YOUR ASSIGNMENT:
Repeat the passage about Johan Albert Nykopp word for word, from "In the 1950s" to "Helsinki, aged 86.".

Johan Albert Nykopp (27 May 1906, Le Vésinet, France - 28 April 1993) was a long-time Finnish diplomat and vuorineuvos. Towards the end of the 1950s he entered the world of business first as the CEO of the Finnish Employers' Union and then as managing director of Oy Tampella Ab from 1962 to 1972.

==Career==

Nykopp served for a long time diplomat in the 1930s in the Soviet Union, first as a delegation assistant in Moscow from 1931 to 1935, and later as a Finnish Consul to Leningrad from 1935 to 1937.

In February–March 1939, Nykopp was a member of the Finnish trade delegation. In the autumn of 1939, he participated in the Moscow negotiations before the Winter War with J. K. Paasikivi as secretary to the Finnish delegation. After the war years, Nykopp served as deputy head of the Department for Trade Policy at the Ministry of Foreign Affairs from 1945 to 1947, and as head of division until 1951. Nykopp returned from the Moscow trade negotiations on February 24, 1950. He was replaced by Uuno Takki.

In the 1950s he served as Finnish Envoy to the United States from 1951 to 1954, and was ambassador from 1954 to 1958. He was ambassador to Cuba from 1951 to 1958, to Colombia from 1954 to 1958, to Venezuela from 1954 to 1958, and to Mexico from 1951 to 1958. He died in Helsinki, aged 86.

GIVEN MATERIAL:
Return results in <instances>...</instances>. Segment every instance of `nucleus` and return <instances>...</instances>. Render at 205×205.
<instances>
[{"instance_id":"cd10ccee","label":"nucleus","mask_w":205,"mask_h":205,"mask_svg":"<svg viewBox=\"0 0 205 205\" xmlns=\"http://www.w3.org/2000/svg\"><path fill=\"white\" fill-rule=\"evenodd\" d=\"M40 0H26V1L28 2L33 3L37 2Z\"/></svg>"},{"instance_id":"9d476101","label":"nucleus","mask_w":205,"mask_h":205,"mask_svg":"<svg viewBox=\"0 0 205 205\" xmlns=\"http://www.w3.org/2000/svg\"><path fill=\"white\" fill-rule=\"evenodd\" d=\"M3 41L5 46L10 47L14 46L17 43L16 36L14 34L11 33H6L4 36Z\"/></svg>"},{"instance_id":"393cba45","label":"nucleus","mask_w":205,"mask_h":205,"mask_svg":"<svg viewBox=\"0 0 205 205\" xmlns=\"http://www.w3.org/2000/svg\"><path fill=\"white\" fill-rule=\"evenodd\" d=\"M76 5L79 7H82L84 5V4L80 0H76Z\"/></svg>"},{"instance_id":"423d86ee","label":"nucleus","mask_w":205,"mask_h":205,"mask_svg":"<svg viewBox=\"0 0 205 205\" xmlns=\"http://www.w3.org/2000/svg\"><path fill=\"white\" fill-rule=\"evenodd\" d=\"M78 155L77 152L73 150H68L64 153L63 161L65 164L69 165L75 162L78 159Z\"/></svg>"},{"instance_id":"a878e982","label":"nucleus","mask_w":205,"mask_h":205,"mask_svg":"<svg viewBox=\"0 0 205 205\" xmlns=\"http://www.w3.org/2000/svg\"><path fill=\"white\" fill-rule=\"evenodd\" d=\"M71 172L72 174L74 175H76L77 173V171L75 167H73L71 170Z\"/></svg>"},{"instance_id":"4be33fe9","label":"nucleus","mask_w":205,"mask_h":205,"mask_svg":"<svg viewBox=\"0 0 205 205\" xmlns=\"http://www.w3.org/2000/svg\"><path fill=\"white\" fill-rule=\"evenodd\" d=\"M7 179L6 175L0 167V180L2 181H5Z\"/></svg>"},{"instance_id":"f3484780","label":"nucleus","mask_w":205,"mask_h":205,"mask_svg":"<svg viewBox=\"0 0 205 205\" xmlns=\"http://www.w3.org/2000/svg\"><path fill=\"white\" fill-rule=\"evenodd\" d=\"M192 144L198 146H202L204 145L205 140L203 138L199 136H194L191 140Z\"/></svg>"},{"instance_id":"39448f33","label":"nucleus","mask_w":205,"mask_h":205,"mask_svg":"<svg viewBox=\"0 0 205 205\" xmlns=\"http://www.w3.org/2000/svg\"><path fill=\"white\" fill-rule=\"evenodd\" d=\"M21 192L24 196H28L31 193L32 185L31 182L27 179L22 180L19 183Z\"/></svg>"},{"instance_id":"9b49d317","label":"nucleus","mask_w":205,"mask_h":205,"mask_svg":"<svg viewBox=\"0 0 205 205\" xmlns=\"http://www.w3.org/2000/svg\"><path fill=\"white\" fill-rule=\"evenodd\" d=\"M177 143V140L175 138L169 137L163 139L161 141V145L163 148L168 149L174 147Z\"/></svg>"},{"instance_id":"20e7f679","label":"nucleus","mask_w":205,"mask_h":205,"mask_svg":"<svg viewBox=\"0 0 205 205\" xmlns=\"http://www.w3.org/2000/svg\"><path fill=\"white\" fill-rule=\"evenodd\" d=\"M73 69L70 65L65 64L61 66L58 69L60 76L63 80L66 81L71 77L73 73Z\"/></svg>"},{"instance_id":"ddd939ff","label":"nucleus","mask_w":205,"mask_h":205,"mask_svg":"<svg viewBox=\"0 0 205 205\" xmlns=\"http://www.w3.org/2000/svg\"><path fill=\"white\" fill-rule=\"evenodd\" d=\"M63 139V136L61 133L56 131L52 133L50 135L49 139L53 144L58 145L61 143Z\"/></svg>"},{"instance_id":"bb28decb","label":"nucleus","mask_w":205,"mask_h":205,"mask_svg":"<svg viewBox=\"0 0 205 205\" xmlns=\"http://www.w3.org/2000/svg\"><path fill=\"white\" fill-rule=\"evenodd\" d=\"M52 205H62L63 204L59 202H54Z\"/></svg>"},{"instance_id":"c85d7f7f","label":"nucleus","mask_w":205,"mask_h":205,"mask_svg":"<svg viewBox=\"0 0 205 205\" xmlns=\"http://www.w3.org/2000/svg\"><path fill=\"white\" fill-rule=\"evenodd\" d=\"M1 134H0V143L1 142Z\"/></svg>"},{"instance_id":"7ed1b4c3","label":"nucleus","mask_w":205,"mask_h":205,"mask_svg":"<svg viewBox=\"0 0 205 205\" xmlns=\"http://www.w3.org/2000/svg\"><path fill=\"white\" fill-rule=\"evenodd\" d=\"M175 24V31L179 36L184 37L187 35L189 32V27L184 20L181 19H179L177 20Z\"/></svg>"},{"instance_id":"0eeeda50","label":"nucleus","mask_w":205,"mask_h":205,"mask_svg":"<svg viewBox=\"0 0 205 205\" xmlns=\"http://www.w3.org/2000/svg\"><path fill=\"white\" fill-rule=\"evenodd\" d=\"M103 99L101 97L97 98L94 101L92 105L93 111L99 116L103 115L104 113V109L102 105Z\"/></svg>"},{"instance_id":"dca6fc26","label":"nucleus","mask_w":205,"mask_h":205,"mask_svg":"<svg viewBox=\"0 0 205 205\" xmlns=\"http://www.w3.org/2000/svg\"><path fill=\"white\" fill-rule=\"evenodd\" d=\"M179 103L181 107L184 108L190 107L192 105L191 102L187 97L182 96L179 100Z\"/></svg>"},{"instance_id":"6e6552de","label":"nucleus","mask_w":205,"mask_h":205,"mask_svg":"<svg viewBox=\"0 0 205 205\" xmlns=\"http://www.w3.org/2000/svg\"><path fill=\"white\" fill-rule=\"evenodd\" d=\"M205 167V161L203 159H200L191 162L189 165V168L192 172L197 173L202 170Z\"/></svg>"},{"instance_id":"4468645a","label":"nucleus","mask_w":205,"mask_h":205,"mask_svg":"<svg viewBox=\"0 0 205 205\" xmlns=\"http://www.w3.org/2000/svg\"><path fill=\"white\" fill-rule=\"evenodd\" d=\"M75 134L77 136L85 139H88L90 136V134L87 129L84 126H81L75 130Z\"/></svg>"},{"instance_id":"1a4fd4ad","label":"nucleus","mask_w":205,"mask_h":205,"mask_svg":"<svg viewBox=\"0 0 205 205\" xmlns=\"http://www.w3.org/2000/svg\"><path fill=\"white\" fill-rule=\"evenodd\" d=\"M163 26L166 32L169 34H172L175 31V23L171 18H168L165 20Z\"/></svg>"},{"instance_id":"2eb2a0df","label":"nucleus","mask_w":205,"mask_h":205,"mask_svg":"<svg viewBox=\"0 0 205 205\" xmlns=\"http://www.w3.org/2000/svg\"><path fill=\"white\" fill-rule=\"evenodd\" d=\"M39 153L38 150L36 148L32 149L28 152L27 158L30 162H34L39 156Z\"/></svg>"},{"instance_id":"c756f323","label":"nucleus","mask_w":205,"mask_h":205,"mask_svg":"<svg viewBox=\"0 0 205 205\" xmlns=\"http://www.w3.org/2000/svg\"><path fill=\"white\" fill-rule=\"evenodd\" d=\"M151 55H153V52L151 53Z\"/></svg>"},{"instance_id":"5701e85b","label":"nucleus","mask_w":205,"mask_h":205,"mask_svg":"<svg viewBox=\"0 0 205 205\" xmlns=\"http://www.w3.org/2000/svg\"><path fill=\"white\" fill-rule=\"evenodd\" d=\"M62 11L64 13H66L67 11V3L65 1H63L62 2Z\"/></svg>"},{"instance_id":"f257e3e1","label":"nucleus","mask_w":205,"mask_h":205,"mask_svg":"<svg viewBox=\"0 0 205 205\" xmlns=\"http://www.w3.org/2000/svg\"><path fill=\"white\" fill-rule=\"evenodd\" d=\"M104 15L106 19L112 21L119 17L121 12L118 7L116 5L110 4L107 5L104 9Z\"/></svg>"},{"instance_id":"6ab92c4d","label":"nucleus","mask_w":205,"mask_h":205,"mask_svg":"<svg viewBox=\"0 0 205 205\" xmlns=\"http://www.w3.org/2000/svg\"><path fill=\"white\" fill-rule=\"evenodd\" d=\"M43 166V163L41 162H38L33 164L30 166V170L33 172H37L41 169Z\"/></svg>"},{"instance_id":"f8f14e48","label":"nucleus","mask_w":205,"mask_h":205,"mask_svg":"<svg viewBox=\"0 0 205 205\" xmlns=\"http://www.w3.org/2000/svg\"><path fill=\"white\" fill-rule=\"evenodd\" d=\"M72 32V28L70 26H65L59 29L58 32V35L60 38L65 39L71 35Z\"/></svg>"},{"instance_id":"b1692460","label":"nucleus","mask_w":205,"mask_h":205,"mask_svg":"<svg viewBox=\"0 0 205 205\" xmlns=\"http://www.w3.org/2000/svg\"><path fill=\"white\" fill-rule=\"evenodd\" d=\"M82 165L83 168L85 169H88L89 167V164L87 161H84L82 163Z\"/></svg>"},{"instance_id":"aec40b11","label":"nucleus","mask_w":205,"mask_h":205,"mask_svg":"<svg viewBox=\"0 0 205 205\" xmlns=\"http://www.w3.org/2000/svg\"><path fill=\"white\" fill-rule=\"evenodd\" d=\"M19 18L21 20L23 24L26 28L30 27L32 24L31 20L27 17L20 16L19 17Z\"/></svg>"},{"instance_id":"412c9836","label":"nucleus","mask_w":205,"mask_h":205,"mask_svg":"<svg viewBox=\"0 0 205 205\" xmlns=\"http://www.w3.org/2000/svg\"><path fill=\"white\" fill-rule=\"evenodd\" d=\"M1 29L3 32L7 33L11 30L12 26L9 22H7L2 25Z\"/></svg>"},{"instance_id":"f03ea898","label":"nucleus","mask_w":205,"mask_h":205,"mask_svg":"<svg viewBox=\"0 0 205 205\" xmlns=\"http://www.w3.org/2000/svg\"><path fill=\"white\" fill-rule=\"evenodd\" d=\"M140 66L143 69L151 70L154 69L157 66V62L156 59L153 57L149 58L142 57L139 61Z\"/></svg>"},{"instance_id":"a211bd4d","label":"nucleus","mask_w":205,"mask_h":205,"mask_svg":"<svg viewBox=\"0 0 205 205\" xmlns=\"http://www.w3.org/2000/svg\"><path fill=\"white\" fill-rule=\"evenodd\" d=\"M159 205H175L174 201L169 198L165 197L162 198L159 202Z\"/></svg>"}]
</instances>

EXERCISE SOLUTION:
In the 1950s he served as Finnish Envoy to the United States from 1951 to 1954, and was ambassador from 1954 to 1958. He was ambassador to Cuba from 1951 to 1958, to Colombia from 1954 to 1958, to Venezuela from 1954 to 1958, and to Mexico from 1951 to 1958. He died in Helsinki, aged 86.